Se produjo un silencio de incredulidad.
—¡Ay!, ¡ay!, a John no le gusta África —me comentó aparte la señora Duncan.
—¿De vuelta? —repitió Landau, conmocionado—, ¿ya han encontrado todos los escenarios?
—No creo. Parece ser que quiere rodar la película en el Congo belga y ha creído que debe hablar con ustedes para los trámites financieros.
—Pero no es zona de libra esterlina —dijo Reissar enseguida—. No podemos hacerlo, Paul.
—¿Y va a hacer ese viaje de vuelta sólo para hablar con nosotros? —preguntó Anders, horrorizado.
—Me temo que sí.
—¿Podemos detenerle? —preguntó Reissar.
—Salió esta mañana —dijo la señorita Wilding—. Llegará mañana, no se sabe a qué hora.

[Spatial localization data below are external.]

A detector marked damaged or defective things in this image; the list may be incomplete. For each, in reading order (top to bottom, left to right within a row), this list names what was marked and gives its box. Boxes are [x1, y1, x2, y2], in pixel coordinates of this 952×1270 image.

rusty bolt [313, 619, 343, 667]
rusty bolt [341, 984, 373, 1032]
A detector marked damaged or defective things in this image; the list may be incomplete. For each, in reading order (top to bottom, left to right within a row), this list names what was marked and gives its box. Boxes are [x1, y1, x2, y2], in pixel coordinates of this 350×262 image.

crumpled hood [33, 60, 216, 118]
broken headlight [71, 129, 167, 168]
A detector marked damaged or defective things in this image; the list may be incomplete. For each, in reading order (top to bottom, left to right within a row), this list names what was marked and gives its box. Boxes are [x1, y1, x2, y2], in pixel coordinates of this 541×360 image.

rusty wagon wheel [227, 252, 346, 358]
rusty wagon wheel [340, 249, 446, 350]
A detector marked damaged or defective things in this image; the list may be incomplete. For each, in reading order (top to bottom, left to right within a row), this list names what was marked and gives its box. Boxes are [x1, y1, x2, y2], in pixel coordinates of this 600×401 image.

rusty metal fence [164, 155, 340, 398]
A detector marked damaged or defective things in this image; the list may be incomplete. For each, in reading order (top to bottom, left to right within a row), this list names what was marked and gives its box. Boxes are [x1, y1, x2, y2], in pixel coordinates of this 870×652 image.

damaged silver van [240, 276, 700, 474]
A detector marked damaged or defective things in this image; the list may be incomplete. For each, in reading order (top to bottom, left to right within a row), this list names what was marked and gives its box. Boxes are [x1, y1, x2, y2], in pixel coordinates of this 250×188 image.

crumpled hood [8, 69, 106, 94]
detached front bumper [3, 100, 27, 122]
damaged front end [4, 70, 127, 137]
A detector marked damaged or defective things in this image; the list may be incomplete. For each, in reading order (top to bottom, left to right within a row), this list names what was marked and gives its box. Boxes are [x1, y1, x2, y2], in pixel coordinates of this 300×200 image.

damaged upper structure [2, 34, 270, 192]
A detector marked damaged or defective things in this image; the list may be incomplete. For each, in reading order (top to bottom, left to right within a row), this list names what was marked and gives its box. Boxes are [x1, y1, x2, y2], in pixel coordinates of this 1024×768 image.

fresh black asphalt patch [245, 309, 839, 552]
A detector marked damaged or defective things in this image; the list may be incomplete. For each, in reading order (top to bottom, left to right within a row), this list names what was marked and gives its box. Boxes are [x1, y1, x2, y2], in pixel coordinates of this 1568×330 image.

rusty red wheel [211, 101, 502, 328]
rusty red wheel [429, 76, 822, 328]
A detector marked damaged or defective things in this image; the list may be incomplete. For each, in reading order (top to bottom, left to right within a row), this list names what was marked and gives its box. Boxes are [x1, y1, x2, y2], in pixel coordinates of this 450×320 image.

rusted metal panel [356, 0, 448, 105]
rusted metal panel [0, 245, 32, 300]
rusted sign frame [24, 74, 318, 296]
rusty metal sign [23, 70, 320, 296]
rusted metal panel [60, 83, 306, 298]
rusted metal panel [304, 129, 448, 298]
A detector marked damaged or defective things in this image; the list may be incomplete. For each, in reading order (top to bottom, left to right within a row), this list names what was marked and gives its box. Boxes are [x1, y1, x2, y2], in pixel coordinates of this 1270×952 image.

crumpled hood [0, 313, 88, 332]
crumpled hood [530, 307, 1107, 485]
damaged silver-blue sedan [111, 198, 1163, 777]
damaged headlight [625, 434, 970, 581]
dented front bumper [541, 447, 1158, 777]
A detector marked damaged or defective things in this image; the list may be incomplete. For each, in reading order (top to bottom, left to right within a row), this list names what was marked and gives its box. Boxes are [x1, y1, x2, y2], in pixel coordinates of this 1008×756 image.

—¡Dios mío! —gimió Landau.
—No me parece tan terrible —dijo Kay Gibson, con su acento sereno—. Yo creo que todo esto es para bien; podré hablar con él del vestuario y tendrá oportunidad de contarnos lo que nos espera.
Nadie respondió.
—Creo que tenía una prueba en el sastre pasado mañana —dije para aliviar la tensión, pero Landau me miró con enfado.
—¿Cómo puedes decir una cosa semejante? —explotó—. Pete, a veces me sorprendes. No es momento de chistes, se trata de algo muy grave.
Kay Gibson salió en mi defensa.
—No hay que perder el sentido del humor, Paul —le recriminó—. Si empezamos así, nos estaremos tirando de los pelos antes de que acabe la película.
Era una sensación que, en adelante, tendríamos con frecuencia.
La fiesta continuó sin mucho entusiasmo. Landau y los dos ingleses, reunidos al final de la mesa, hablaban entre sí con gran agitación. De vez en cuando, se oían las expresiones «Congo belga» y «zona de libra esterlina» en los distintos acentos de aquellas voces angustiadas.
—Bueno —dije, dirigiéndome a los otros—, contadme los chismes de casa, llevo siglos fuera.